Nel pomeriggio di ieri 25 Febbraio 2026, il cammino della reliquia della “Terra del Transito” è proseguita con un intenso momento di catechesi alle ore 16.00, rivolto alle aggregazioni laicali della Diocesi. Un tempo di ascolto e riflessione che ha aiutato i fedeli ad approfondire il significato spirituale del Transito di San Francesco d’Assisi: non una fine, ma un compimento d’amore, vissuto nella piena conformazione a Cristo povero e crocifisso.

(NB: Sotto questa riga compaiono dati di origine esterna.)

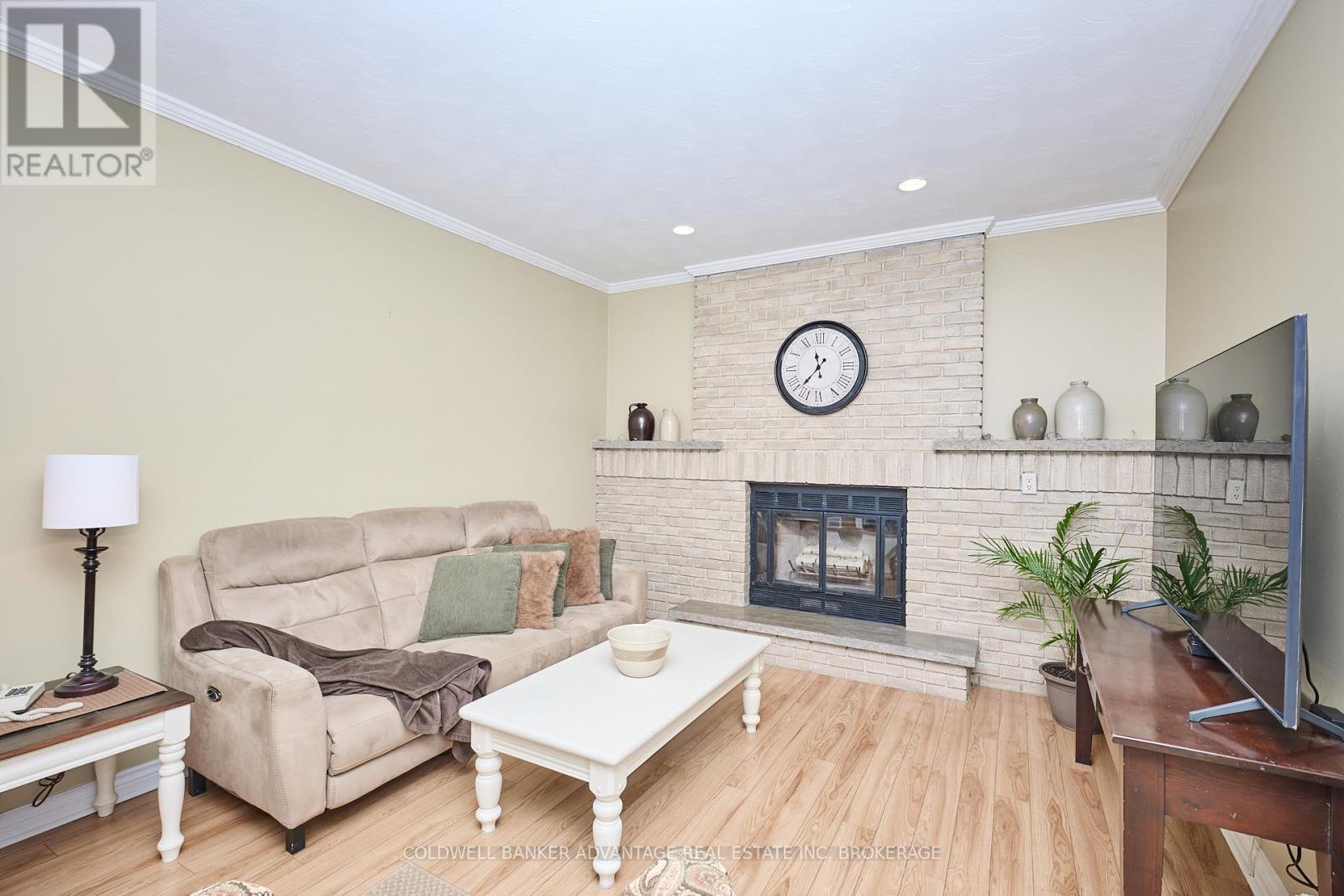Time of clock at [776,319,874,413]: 11:37
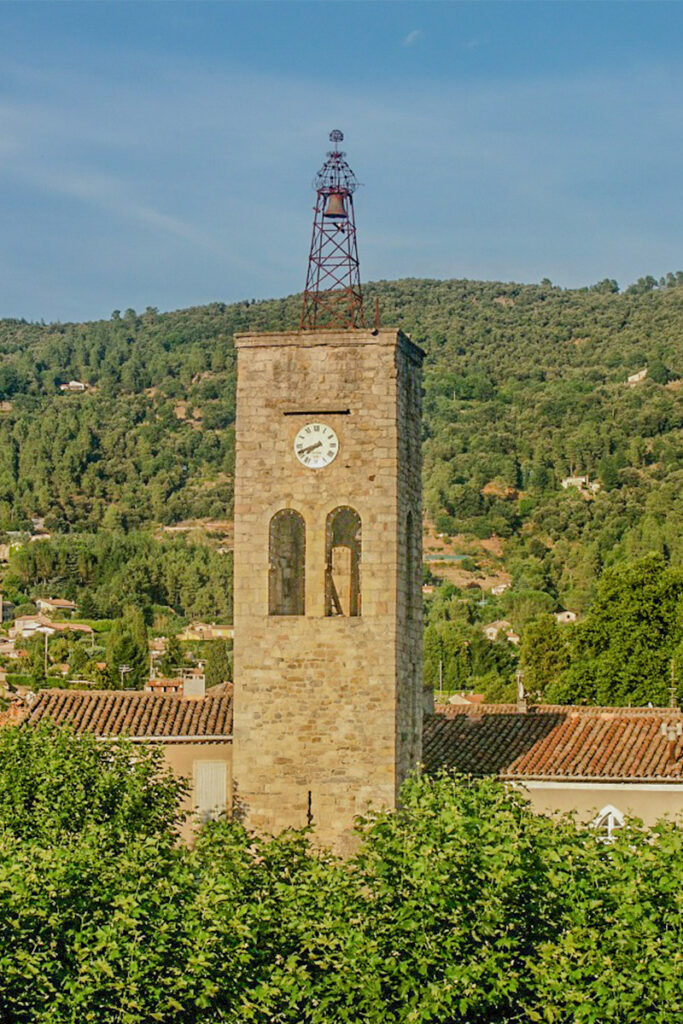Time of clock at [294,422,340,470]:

La giornata è culminata nella Celebrazione Eucaristica con la comunità parrocchiale della Cattedrale, segno visibile di una Chiesa riunita attorno all’altare e al carisma francescano, che continua a generare comunione e rinnovamento spirituale.
Alle ore 20.30, la Cattedrale si è trasformata in un palcoscenico di fede e bellezza. Il gruppo teatrale della Cattedrale, guidato da Luigi Grieco e animato dall’entusiasmo corale di tutti i partecipanti, ha messo in scena il recital musicale “L’Amore quello vero”, omaggio alla “leggenda divina di Chiara e Francesco”.

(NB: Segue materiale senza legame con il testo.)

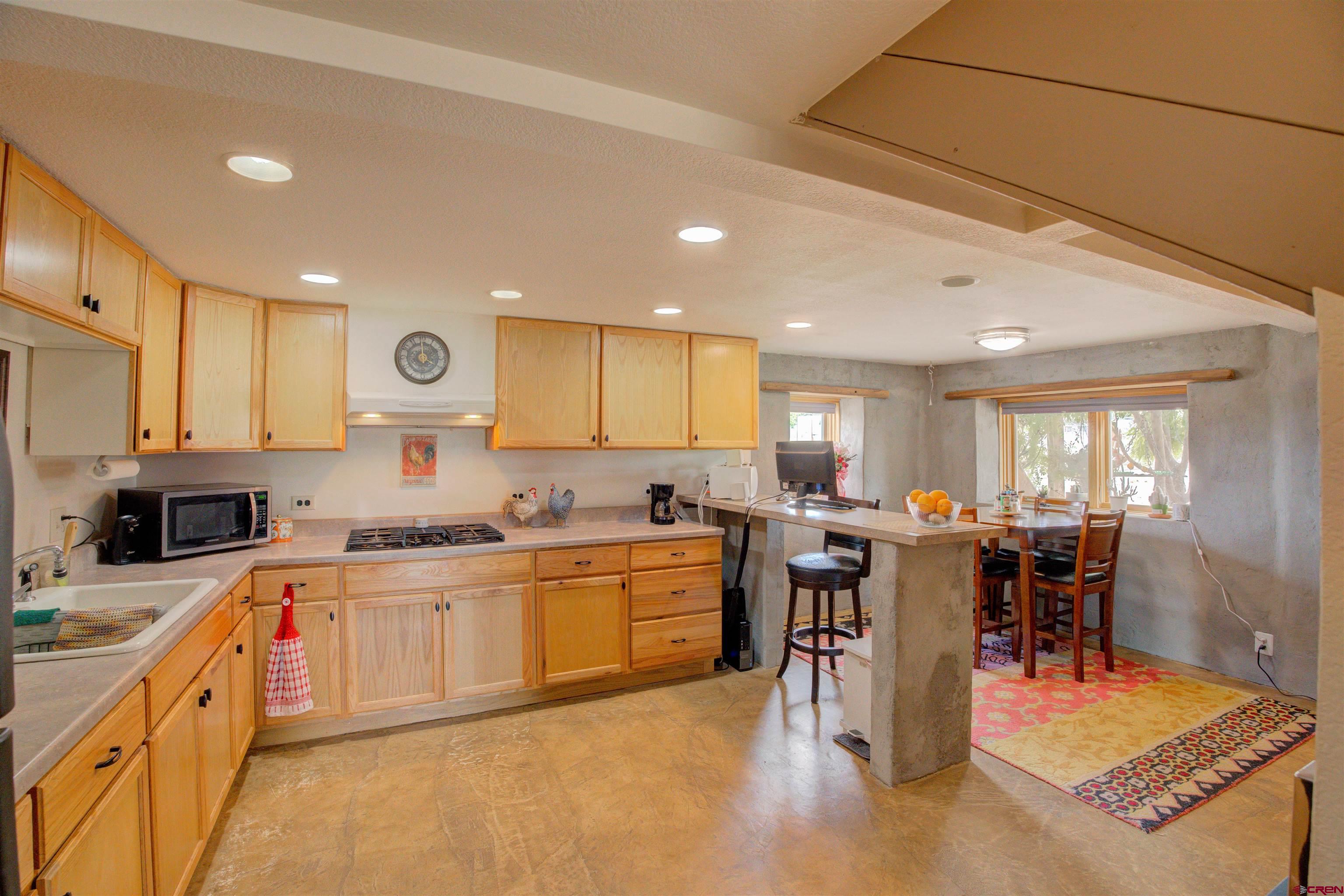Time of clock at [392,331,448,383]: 3:59
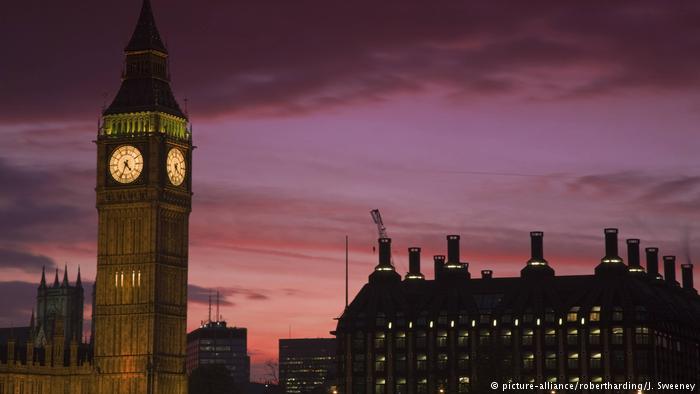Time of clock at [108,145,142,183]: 4:34
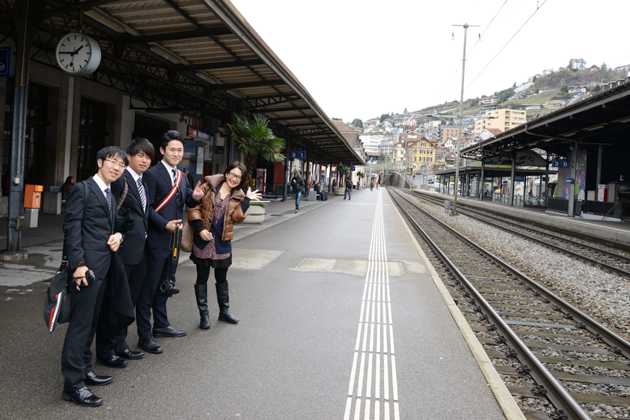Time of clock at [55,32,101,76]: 1:45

Il musical, firmato dagli autori storici di Forza venite gente — Pietro Castellacci, Giampaolo Belardinelli e Achille Oliva — ha celebrato con linguaggio moderno e coinvolgente le figure di Santa Chiara d’Assisi e di San Francesco d’Assisi, parlando al cuore di quanti, ieri come oggi, cercano un amore autentico e liberante.

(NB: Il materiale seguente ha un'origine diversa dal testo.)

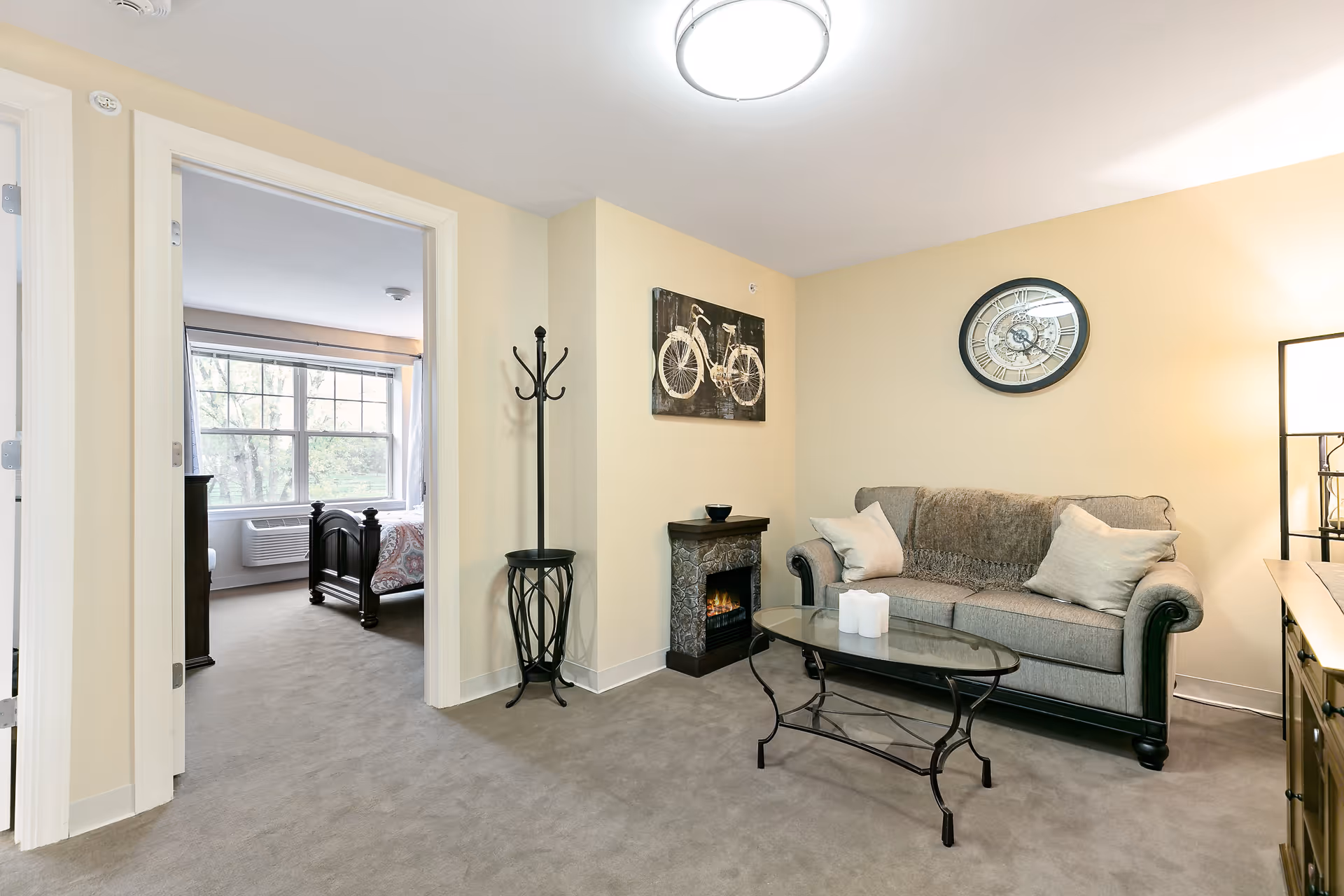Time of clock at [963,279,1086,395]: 5:21
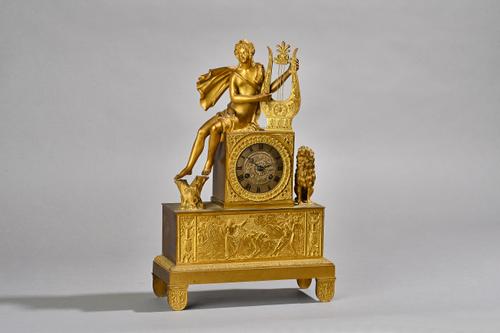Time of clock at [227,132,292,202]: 10:12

Particolarmente toccante il momento in cui Chiara, davanti alla Porziuncola di San Damiano, canta:
“L’amore quello facile, è solo un’emozione,
ti sfiora e poi ti lascia dove sei.
L’amore, quello vero, mi darà la libertà.
L’amore è costruzione, è lavoro, è comunione,
è una cosa che non sai, che canterai.”

Parole che risuonano come un manifesto spirituale: l’amore cristiano non è sentimento passeggero, ma scelta quotidiana, fedeltà, edificazione paziente di relazioni nuove. È un amore che libera perché radicato in Dio, capace di trasformare la fragilità in vocazione e il desiderio in dono.
Altrettanto intensa la preghiera di Francesco:
“Rivoglio gli occhi di Gesù perché appartengono a tutti noi.
Rivoglio gli occhi di Gesù per vedere il mondo come l’ha visto Lui.
Voglio ancora la voce di Gesù per gridare a chi non sente
che si muore per amore su una croce.”

È l’invocazione di chi desidera uno sguardo purificato, capace di riconoscere la dignità di ogni persona, specialmente dei più poveri e sofferenti. “Rivoglio gli occhi di Gesù” significa chiedere la grazia di vedere il mondo con misericordia, di leggere la storia con speranza, di annunciare con coraggio che l’amore crocifisso è la via della salvezza.

Il recital si è rivelato così non solo un evento artistico, ma una vera esperienza spirituale: teatro e musica sono diventati strumenti di evangelizzazione, rendendo attuale e vivo il messaggio francescano.
Questa mattina, dopo la celebrazione delle Lodi e della Santa Messa, la reliquia della “Terra del Transito” raggiungerà il Monastero di San Agostino delle Monache Agostiniane, proseguendo il suo cammino di grazia e di benedizione tra le comunità religiose e il popolo di Dio, nel segno di una fede che continua a farsi storia, incontro e speranza.